◆ **Data provided**:
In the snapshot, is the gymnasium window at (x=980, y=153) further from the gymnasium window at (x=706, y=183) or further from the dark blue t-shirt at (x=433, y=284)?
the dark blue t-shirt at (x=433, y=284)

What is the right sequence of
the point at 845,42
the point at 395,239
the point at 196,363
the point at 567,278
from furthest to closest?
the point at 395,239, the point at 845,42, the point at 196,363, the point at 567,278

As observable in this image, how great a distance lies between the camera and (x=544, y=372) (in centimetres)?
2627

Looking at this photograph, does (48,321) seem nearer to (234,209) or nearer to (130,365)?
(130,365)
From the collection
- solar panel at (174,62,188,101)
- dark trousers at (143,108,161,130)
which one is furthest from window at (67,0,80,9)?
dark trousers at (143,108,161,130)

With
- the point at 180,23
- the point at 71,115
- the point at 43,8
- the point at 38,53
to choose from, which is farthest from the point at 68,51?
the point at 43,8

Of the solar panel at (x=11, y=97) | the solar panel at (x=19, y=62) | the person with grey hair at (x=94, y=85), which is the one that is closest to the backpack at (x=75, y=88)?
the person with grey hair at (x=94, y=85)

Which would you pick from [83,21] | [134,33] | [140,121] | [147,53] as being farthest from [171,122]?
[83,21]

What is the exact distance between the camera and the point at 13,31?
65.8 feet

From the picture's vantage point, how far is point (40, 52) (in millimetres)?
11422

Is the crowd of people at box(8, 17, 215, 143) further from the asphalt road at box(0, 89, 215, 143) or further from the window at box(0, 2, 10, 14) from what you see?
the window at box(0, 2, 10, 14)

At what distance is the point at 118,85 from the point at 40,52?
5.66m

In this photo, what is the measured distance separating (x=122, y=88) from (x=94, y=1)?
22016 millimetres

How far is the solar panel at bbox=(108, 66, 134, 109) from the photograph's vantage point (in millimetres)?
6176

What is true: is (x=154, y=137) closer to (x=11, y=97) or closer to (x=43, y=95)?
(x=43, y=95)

◆ **Goal of the exercise**:
Copy out the lines starting at the one containing "As observable in" and ending with the last line, substituting "rooftop panel" for every "solar panel" and changing nothing else.

◆ **Worked answer**:
As observable in this image, how great a distance lies between the camera and (x=544, y=372) (in centimetres)?
2627

Looking at this photograph, does (48,321) seem nearer to (234,209) or nearer to (130,365)?
(130,365)
From the collection
- rooftop panel at (174,62,188,101)
- dark trousers at (143,108,161,130)
which one is furthest from window at (67,0,80,9)?
dark trousers at (143,108,161,130)

With
- the point at 180,23
- the point at 71,115
- the point at 43,8
- the point at 38,53
to choose from, which is farthest from the point at 68,51?
the point at 43,8

Of the rooftop panel at (x=11, y=97) | the rooftop panel at (x=19, y=62) | the person with grey hair at (x=94, y=85), which is the one that is closest to the backpack at (x=75, y=88)?
the person with grey hair at (x=94, y=85)

Which would you pick from [83,21] | [134,33] | [140,121] | [147,53] as being farthest from [171,122]?
[83,21]

What is the exact distance between the camera and the point at 13,31?
65.8 feet

From the picture's vantage point, how far is point (40, 52) (in millimetres)?
11422

Is the crowd of people at box(8, 17, 215, 143) further from the asphalt road at box(0, 89, 215, 143) or further from the window at box(0, 2, 10, 14) from what you see?
the window at box(0, 2, 10, 14)

At what distance is the point at 118,85 from the point at 40,52?
5.66m

In this photo, what is the measured distance separating (x=122, y=88) from (x=94, y=1)?
22016 millimetres

How far is the rooftop panel at bbox=(108, 66, 134, 109) from the photograph's vantage point (in millimetres)?
6176

What is true: is (x=154, y=137) closer to (x=11, y=97) or closer to (x=43, y=95)?
(x=43, y=95)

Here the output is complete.